• EXERCISE OBJECTIVE:
Print each record below character for character.

• Stored items:
######
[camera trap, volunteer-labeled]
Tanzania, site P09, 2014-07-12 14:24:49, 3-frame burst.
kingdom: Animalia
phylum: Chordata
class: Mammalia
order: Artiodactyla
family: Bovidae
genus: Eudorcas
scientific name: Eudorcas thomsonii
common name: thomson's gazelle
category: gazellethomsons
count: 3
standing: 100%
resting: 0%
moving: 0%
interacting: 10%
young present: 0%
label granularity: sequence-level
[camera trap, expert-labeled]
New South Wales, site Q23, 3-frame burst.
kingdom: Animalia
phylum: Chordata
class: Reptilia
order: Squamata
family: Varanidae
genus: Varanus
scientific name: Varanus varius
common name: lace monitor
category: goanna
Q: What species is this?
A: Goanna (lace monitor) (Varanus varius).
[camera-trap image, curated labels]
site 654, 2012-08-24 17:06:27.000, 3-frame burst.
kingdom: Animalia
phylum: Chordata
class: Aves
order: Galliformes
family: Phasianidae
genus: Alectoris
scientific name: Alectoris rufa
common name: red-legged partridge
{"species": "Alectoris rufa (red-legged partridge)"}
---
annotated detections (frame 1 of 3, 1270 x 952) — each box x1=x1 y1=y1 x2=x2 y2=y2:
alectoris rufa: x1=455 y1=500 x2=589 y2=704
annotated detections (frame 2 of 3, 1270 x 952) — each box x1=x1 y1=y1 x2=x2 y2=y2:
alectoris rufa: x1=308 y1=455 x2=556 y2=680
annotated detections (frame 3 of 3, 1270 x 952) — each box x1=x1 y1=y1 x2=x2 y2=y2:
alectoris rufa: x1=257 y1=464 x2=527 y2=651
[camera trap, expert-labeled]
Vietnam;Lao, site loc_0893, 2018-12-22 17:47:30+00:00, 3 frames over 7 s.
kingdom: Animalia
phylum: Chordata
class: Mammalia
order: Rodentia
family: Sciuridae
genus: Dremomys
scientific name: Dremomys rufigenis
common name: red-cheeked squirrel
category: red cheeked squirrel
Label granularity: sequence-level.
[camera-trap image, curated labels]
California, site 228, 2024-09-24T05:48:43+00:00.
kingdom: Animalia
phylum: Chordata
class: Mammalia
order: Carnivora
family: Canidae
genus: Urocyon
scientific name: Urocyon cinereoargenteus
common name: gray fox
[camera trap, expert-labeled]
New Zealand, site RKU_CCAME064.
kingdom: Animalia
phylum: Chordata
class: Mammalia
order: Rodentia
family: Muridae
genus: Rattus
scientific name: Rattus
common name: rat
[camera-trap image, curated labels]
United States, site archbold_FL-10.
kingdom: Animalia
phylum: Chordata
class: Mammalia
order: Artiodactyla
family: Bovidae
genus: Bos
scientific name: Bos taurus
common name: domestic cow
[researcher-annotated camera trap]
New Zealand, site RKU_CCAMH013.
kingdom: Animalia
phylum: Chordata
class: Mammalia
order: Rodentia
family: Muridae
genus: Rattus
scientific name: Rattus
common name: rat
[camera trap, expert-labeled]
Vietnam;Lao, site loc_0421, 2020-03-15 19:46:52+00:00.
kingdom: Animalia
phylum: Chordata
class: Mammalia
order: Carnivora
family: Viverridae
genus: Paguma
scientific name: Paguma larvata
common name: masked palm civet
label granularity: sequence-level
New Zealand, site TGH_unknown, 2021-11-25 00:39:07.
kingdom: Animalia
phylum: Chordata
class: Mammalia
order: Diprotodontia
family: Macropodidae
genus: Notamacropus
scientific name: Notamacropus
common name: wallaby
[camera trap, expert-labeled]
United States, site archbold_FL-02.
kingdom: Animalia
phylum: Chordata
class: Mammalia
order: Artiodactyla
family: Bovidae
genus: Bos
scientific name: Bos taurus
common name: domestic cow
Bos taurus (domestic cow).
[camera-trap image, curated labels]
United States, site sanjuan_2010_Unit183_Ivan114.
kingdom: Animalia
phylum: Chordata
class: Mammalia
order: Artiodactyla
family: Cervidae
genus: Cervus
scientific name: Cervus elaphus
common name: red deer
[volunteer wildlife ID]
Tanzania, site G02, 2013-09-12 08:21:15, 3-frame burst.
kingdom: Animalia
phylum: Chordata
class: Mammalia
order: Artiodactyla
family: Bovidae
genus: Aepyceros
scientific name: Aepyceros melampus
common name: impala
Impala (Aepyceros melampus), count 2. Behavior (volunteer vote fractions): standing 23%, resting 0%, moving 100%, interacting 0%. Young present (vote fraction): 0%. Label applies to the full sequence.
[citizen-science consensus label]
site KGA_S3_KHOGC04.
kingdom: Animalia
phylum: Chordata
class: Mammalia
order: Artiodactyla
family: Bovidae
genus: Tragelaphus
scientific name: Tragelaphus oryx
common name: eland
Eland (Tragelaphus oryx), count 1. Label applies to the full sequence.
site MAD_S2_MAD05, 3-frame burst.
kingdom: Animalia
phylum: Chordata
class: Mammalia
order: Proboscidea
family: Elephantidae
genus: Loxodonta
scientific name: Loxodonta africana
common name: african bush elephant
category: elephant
######
• EXERCISE RESULT:
[camera trap, volunteer-labeled]
Tanzania, site P09, 2014-07-12 14:24:49, 3-frame burst.
kingdom: Animalia
phylum: Chordata
class: Mammalia
order: Artiodactyla
family: Bovidae
genus: Eudorcas
scientific name: Eudorcas thomsonii
common name: thomson's gazelle
category: gazellethomsons
count: 3
standing: 100%
resting: 0%
moving: 0%
interacting: 10%
young present: 0%
label granularity: sequence-level
[camera trap, expert-labeled]
New South Wales, site Q23, 3-frame burst.
kingdom: Animalia
phylum: Chordata
class: Reptilia
order: Squamata
family: Varanidae
genus: Varanus
scientific name: Varanus varius
common name: lace monitor
category: goanna
Q: What species is this?
A: Goanna (lace monitor) (Varanus varius).
[camera-trap image, curated labels]
site 654, 2012-08-24 17:06:27.000, 3-frame burst.
kingdom: Animalia
phylum: Chordata
class: Aves
order: Galliformes
family: Phasianidae
genus: Alectoris
scientific name: Alectoris rufa
common name: red-legged partridge
{"species": "Alectoris rufa (red-legged partridge)"}
---
annotated detections (frame 1 of 3, 1270 x 952) — each box x1=x1 y1=y1 x2=x2 y2=y2:
alectoris rufa: x1=455 y1=500 x2=589 y2=704
annotated detections (frame 2 of 3, 1270 x 952) — each box x1=x1 y1=y1 x2=x2 y2=y2:
alectoris rufa: x1=308 y1=455 x2=556 y2=680
annotated detections (frame 3 of 3, 1270 x 952) — each box x1=x1 y1=y1 x2=x2 y2=y2:
alectoris rufa: x1=257 y1=464 x2=527 y2=651
[camera trap, expert-labeled]
Vietnam;Lao, site loc_0893, 2018-12-22 17:47:30+00:00, 3 frames over 7 s.
kingdom: Animalia
phylum: Chordata
class: Mammalia
order: Rodentia
family: Sciuridae
genus: Dremomys
scientific name: Dremomys rufigenis
common name: red-cheeked squirrel
category: red cheeked squirrel
Label granularity: sequence-level.
[camera-trap image, curated labels]
California, site 228, 2024-09-24T05:48:43+00:00.
kingdom: Animalia
phylum: Chordata
class: Mammalia
order: Carnivora
family: Canidae
genus: Urocyon
scientific name: Urocyon cinereoargenteus
common name: gray fox
[camera trap, expert-labeled]
New Zealand, site RKU_CCAME064.
kingdom: Animalia
phylum: Chordata
class: Mammalia
order: Rodentia
family: Muridae
genus: Rattus
scientific name: Rattus
common name: rat
[camera-trap image, curated labels]
United States, site archbold_FL-10.
kingdom: Animalia
phylum: Chordata
class: Mammalia
order: Artiodactyla
family: Bovidae
genus: Bos
scientific name: Bos taurus
common name: domestic cow
[researcher-annotated camera trap]
New Zealand, site RKU_CCAMH013.
kingdom: Animalia
phylum: Chordata
class: Mammalia
order: Rodentia
family: Muridae
genus: Rattus
scientific name: Rattus
common name: rat
[camera trap, expert-labeled]
Vietnam;Lao, site loc_0421, 2020-03-15 19:46:52+00:00.
kingdom: Animalia
phylum: Chordata
class: Mammalia
order: Carnivora
family: Viverridae
genus: Paguma
scientific name: Paguma larvata
common name: masked palm civet
label granularity: sequence-level
New Zealand, site TGH_unknown, 2021-11-25 00:39:07.
kingdom: Animalia
phylum: Chordata
class: Mammalia
order: Diprotodontia
family: Macropodidae
genus: Notamacropus
scientific name: Notamacropus
common name: wallaby
[camera trap, expert-labeled]
United States, site archbold_FL-02.
kingdom: Animalia
phylum: Chordata
class: Mammalia
order: Artiodactyla
family: Bovidae
genus: Bos
scientific name: Bos taurus
common name: domestic cow
Bos taurus (domestic cow).
[camera-trap image, curated labels]
United States, site sanjuan_2010_Unit183_Ivan114.
kingdom: Animalia
phylum: Chordata
class: Mammalia
order: Artiodactyla
family: Cervidae
genus: Cervus
scientific name: Cervus elaphus
common name: red deer
[volunteer wildlife ID]
Tanzania, site G02, 2013-09-12 08:21:15, 3-frame burst.
kingdom: Animalia
phylum: Chordata
class: Mammalia
order: Artiodactyla
family: Bovidae
genus: Aepyceros
scientific name: Aepyceros melampus
common name: impala
Impala (Aepyceros melampus), count 2. Behavior (volunteer vote fractions): standing 23%, resting 0%, moving 100%, interacting 0%. Young present (vote fraction): 0%. Label applies to the full sequence.
[citizen-science consensus label]
site KGA_S3_KHOGC04.
kingdom: Animalia
phylum: Chordata
class: Mammalia
order: Artiodactyla
family: Bovidae
genus: Tragelaphus
scientific name: Tragelaphus oryx
common name: eland
Eland (Tragelaphus oryx), count 1. Label applies to the full sequence.
site MAD_S2_MAD05, 3-frame burst.
kingdom: Animalia
phylum: Chordata
class: Mammalia
order: Proboscidea
family: Elephantidae
genus: Loxodonta
scientific name: Loxodonta africana
common name: african bush elephant
category: elephant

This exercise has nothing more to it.